Instructions to follow =
Pull together every line in the listing below that contains the word "meters" and copy each one in full.

The records =

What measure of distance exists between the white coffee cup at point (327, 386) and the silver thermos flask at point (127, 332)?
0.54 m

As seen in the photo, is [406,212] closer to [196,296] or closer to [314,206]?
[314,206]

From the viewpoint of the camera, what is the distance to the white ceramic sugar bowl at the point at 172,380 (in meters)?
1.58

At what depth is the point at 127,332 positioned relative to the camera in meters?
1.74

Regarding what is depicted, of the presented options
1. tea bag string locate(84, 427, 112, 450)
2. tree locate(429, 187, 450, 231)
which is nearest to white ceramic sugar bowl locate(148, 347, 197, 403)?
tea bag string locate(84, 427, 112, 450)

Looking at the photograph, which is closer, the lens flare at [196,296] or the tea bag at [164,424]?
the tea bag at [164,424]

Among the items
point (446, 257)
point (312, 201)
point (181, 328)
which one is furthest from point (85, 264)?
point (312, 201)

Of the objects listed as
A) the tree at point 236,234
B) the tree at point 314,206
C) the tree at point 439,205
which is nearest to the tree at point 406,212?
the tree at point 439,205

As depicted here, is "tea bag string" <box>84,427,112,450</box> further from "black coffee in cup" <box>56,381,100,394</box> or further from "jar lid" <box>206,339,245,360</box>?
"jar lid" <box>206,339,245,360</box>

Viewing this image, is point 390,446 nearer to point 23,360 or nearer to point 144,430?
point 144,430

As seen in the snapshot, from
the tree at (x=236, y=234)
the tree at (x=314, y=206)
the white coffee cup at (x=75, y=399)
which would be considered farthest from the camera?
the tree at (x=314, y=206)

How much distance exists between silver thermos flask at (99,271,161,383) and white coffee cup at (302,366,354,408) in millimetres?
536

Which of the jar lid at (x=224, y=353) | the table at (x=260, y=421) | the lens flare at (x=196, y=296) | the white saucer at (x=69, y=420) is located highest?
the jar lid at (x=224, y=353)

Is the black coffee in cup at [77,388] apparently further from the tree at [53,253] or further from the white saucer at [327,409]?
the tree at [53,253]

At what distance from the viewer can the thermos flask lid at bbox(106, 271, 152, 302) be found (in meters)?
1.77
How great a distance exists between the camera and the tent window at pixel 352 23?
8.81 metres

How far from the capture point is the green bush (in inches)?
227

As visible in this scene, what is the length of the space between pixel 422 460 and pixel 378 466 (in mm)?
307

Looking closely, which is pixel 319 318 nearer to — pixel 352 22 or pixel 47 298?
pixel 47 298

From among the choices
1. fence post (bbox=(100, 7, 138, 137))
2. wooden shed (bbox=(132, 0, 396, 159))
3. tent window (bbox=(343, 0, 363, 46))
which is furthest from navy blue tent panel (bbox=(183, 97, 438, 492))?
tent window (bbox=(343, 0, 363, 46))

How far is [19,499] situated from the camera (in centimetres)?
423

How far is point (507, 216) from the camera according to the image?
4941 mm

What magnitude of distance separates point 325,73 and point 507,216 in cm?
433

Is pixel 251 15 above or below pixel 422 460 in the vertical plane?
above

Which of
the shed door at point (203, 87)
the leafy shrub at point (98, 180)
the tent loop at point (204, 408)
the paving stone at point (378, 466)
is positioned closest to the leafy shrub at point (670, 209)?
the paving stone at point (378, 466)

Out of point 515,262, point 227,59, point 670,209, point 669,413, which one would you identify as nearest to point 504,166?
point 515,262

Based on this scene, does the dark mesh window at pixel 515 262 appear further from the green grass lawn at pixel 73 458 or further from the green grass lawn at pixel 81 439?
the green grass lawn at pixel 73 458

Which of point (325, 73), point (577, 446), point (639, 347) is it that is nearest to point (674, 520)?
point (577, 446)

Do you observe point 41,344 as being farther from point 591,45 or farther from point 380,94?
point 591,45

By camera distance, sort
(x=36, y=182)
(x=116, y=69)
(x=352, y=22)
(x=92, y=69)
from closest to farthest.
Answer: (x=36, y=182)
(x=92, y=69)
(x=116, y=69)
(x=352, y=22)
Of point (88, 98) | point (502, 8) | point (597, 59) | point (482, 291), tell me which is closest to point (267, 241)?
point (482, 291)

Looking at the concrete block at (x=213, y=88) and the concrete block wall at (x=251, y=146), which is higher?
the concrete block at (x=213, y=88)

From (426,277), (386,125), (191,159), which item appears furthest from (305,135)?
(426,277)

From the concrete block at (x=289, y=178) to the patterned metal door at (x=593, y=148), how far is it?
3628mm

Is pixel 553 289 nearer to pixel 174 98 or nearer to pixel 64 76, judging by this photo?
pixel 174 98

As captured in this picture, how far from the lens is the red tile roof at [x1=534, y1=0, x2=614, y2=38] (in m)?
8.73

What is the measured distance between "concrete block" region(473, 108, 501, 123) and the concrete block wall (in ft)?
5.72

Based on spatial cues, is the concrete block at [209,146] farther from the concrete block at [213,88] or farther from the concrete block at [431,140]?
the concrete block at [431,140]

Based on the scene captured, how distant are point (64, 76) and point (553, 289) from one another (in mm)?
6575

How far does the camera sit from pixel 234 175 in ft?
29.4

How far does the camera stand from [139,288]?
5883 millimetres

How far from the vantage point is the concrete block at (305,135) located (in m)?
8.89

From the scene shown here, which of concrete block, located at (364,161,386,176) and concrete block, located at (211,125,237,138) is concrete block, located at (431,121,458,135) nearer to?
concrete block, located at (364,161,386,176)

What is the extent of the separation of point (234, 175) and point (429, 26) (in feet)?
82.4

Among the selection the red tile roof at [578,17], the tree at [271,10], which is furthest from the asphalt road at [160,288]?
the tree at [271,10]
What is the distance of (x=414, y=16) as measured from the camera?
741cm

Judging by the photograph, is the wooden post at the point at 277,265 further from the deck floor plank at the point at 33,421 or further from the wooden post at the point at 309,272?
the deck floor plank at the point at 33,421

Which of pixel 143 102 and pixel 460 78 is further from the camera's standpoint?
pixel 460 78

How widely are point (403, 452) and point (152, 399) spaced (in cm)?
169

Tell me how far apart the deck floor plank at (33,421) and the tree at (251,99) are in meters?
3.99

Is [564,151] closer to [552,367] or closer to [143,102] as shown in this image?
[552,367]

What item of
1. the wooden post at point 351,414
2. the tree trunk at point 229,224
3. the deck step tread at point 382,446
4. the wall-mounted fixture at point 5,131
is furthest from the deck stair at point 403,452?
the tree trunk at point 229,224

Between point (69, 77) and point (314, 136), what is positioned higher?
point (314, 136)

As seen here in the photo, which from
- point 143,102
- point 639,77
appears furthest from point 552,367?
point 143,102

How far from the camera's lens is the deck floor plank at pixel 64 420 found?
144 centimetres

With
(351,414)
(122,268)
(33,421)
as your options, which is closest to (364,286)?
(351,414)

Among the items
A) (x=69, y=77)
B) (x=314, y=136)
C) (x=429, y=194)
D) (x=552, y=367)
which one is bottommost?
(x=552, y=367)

Task solution =
From the viewpoint of the camera, what is the distance to the white ceramic sugar bowl at the point at 172,380 (in meters)?
At what depth is the point at 127,332 positioned relative to the camera in meters?
At what distance from the viewer can the thermos flask lid at bbox(106, 271, 152, 302) be found (in meters)?
Tell me how far apart the deck floor plank at (33,421) and the tree at (251,99) are in meters?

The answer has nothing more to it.